Ia mencontohkan, Indonesia telah menjadi produsen kedua terbesar komoditas rumput laut (seaweed) di dunia, setelah China. Dimana, Indonesia eksportir seaweed sebesar 20 persen, dan China 60 persen. Jadi Indonesia dan China memiliki kontribusi 80 persen dalam produksi rumput laut global.
Namun, jika dibedah, seaweed yang diekspor Indonesia adalah bahan mentah rumput laut (row seaweed).
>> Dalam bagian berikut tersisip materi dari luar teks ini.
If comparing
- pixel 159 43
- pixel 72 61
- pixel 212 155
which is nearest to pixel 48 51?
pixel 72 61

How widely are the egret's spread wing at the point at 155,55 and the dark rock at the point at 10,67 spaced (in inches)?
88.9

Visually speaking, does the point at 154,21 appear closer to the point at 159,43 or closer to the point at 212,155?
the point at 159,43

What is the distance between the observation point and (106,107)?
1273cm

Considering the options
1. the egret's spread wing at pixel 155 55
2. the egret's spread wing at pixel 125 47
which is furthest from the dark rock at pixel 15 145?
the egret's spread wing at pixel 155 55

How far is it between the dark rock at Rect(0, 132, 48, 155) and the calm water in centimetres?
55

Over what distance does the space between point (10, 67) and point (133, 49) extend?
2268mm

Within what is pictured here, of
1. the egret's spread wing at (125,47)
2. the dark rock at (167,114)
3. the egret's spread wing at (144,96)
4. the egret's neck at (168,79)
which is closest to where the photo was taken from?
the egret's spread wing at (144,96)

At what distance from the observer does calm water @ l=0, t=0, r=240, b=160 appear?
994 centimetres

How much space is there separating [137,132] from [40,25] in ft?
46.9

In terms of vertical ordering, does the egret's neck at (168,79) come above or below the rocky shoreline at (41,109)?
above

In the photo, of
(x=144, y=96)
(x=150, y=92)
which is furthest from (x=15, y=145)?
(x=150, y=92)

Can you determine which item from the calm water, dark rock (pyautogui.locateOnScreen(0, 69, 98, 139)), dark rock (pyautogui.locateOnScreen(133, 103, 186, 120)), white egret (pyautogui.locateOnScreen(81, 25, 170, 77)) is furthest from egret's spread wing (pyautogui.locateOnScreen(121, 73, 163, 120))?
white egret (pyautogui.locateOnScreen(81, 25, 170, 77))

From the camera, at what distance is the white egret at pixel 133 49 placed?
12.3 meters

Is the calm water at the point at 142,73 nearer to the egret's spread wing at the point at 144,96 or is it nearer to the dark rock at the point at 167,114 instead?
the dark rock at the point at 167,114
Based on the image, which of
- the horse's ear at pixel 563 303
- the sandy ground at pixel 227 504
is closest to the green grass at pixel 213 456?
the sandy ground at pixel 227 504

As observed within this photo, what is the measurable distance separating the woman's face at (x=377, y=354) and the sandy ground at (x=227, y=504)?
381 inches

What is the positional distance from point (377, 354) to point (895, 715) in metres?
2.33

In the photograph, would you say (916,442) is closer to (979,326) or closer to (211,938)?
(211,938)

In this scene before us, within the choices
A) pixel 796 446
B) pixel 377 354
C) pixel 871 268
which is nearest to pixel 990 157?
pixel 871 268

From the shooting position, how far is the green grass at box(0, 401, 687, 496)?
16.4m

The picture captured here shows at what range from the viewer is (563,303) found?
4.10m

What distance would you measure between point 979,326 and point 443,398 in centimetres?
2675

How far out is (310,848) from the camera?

Padahal, jika diolah menjadi produk turunan, nilainya sangat luar biasa.
"Ternyata, seaweed tidak hanya sekedar untuk menjadi kerupuk rumput laut, tetapi ternyata seaweed juga bisa menjadi bahan bioplastik. Investor dari Australia sudah mau masuk ke Indonesia untuk ini. Seaweed juga bisa menjadi nutritious food, seaweed juga bisa menjadi bahan-bahan kosmetik lainnya yang nilai tambahnya luar biasa," ujar dia.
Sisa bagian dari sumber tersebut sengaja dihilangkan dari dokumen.